# College Physics 2.14 – A Football Quarterback’s Velocity

## Solution:

### Part A

The average velocity for each interval is computed using the formula

$\displaystyle \text{v}=\frac{\text{distance}}{\text{time}}$

For the first interval

$\displaystyle \text{v}_1=\frac{15.0\:\text{meters}}{2.50\:\sec }=6.00\:\text{m/s}$

For the second interval

$\displaystyle \text{v}_2=\frac{-3.00\:\text{meters}}{1.75\:\sec }=-1.71\:\text{m/s}$

For the third interval

$\displaystyle \text{v}_3=\frac{21.0\:\text{m}}{5.20\:\text{sec}}=4.04\:\text{m/s}$

### Part B

For the entire motion, we need displacement from the beginning to the end.

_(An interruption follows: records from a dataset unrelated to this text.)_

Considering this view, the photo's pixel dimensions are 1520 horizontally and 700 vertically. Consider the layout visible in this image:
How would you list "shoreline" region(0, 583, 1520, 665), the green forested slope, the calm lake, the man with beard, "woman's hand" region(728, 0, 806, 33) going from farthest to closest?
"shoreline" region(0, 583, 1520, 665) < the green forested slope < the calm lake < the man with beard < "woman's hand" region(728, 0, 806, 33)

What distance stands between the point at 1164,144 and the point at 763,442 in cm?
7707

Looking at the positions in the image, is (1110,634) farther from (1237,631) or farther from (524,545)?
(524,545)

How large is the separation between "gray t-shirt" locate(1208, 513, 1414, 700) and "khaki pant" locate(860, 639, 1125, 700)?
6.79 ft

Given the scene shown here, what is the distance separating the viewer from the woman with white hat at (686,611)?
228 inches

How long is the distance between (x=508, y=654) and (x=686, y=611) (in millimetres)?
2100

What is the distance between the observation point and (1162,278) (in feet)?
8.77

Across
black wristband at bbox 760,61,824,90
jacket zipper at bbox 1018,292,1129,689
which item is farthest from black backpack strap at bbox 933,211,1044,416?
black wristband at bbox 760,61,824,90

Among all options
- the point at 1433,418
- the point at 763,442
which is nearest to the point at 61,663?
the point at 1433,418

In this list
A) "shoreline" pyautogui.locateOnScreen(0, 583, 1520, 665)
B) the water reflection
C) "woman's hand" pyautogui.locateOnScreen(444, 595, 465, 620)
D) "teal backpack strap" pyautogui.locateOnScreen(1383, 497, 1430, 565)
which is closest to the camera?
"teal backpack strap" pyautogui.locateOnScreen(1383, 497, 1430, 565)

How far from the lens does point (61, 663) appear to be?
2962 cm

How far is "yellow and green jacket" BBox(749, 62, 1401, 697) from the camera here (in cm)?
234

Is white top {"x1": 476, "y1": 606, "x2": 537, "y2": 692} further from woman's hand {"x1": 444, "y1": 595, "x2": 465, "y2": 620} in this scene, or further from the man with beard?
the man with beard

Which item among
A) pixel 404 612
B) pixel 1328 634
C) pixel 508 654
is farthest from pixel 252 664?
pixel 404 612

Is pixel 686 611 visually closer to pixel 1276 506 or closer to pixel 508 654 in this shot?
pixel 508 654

$\displaystyle \text{v}=\frac{\text{displacement}}{\text{time}}$

$\displaystyle \text{v}=\frac{15\:\text{m}-3\:\text{m}+21\:\text{m}}{2.50\:\text{s}+1.75\:\text{s}+5.20\:\text{s}}$

$\displaystyle \text{v}=\frac{33\:\text{m}}{9.45\:\text{s}}$

$\displaystyle \text{v}=3.49\:\text{m/s}$